* **TASK DIRECTIONS**: Pull from the data below each line where the word "falciparum" occurs, and copy it.

* **EXERCISE DATA**:
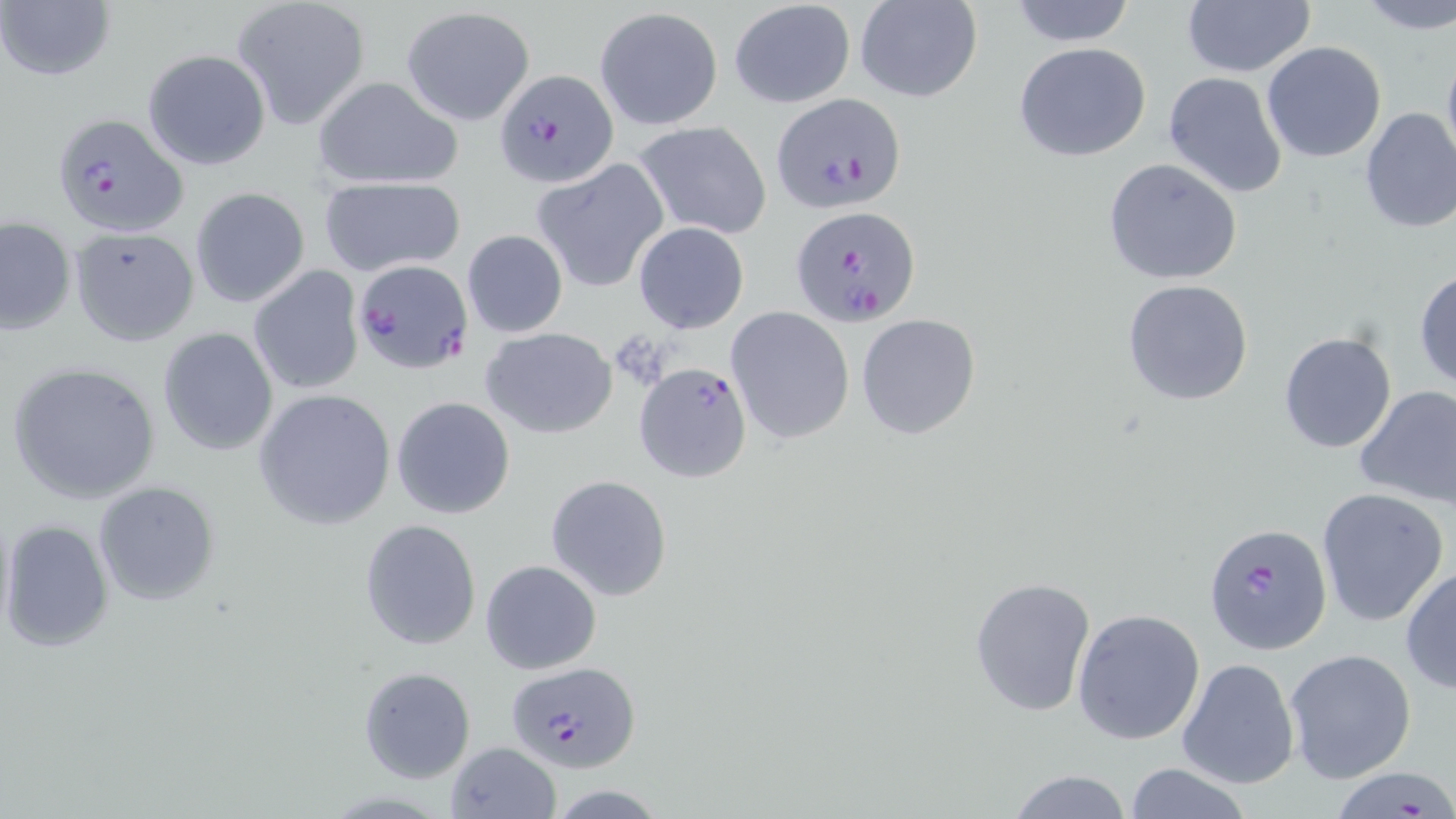

Approximate bounding boxes as (x1, y1, x2, y2) in pixels.
Plasmodium falciparum-infected red blood cells: (495, 68, 618, 186), (771, 91, 907, 214), (51, 111, 189, 238), (789, 204, 921, 326), (349, 260, 475, 373), (632, 361, 752, 483), (1202, 521, 1332, 652), (506, 661, 639, 770), (1334, 763, 1454, 819).
No Plasmodium ovale, Plasmodium malariae, Plasmodium vivax, Babesia divergens, or Trypanosoma brucei observed.

Uninfected red blood cell locations: (231, 0, 370, 129), (1007, 0, 1138, 47), (1355, 0, 1456, 33), (1, 1, 116, 84), (727, 1, 856, 108), (854, 1, 982, 103), (1180, 1, 1316, 78), (400, 6, 535, 125), (595, 7, 723, 130), (1440, 37, 1456, 175), (1261, 41, 1388, 164), (1013, 42, 1154, 163), (141, 48, 271, 170), (1161, 71, 1290, 197), (313, 76, 464, 192), (1356, 106, 1456, 233), (631, 120, 772, 241), (1102, 157, 1243, 285), (533, 158, 668, 293), (319, 178, 466, 276), (190, 187, 309, 308), (1, 217, 76, 336), (632, 221, 750, 334), (68, 227, 199, 346), (462, 230, 567, 338), (248, 266, 366, 396), (1413, 266, 1456, 392), (1122, 278, 1254, 406), (725, 306, 855, 445), (855, 313, 981, 439), (157, 327, 278, 457), (482, 327, 617, 439), (1278, 330, 1399, 454), (8, 361, 160, 506), (1353, 384, 1456, 509), (254, 389, 397, 528), (391, 396, 516, 520), (545, 474, 673, 602), (93, 480, 221, 604), (1316, 487, 1448, 628), (2, 517, 115, 653), (358, 518, 484, 652), (480, 559, 602, 674), (1400, 565, 1456, 694), (969, 576, 1096, 719), (1072, 608, 1205, 744), (1284, 647, 1417, 783), (1178, 657, 1300, 790), (357, 666, 475, 784), (446, 741, 560, 818), (1120, 762, 1252, 819), (1007, 767, 1133, 819). Slide-level diagnosis: Plasmodium falciparum. 1000x magnification. May-Grünwald-Giemsa stain. Thin blood film. Light microscopy. Image is 1456×819 pixels. Single field of view.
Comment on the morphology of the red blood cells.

* **RESPONSE**:
Plasmodium falciparum-infected red blood cells: (495, 68, 618, 186), (771, 91, 907, 214), (51, 111, 189, 238), (789, 204, 921, 326), (349, 260, 475, 373), (632, 361, 752, 483), (1202, 521, 1332, 652), (506, 661, 639, 770), (1334, 763, 1454, 819).
Uninfected red blood cell locations: (231, 0, 370, 129), (1007, 0, 1138, 47), (1355, 0, 1456, 33), (1, 1, 116, 84), (727, 1, 856, 108), (854, 1, 982, 103), (1180, 1, 1316, 78), (400, 6, 535, 125), (595, 7, 723, 130), (1440, 37, 1456, 175), (1261, 41, 1388, 164), (1013, 42, 1154, 163), (141, 48, 271, 170), (1161, 71, 1290, 197), (313, 76, 464, 192), (1356, 106, 1456, 233), (631, 120, 772, 241), (1102, 157, 1243, 285), (533, 158, 668, 293), (319, 178, 466, 276), (190, 187, 309, 308), (1, 217, 76, 336), (632, 221, 750, 334), (68, 227, 199, 346), (462, 230, 567, 338), (248, 266, 366, 396), (1413, 266, 1456, 392), (1122, 278, 1254, 406), (725, 306, 855, 445), (855, 313, 981, 439), (157, 327, 278, 457), (482, 327, 617, 439), (1278, 330, 1399, 454), (8, 361, 160, 506), (1353, 384, 1456, 509), (254, 389, 397, 528), (391, 396, 516, 520), (545, 474, 673, 602), (93, 480, 221, 604), (1316, 487, 1448, 628), (2, 517, 115, 653), (358, 518, 484, 652), (480, 559, 602, 674), (1400, 565, 1456, 694), (969, 576, 1096, 719), (1072, 608, 1205, 744), (1284, 647, 1417, 783), (1178, 657, 1300, 790), (357, 666, 475, 784), (446, 741, 560, 818), (1120, 762, 1252, 819), (1007, 767, 1133, 819). Slide-level diagnosis: Plasmodium falciparum. 1000x magnification. May-Grünwald-Giemsa stain. Thin blood film. Light microscopy. Image is 1456×819 pixels. Single field of view.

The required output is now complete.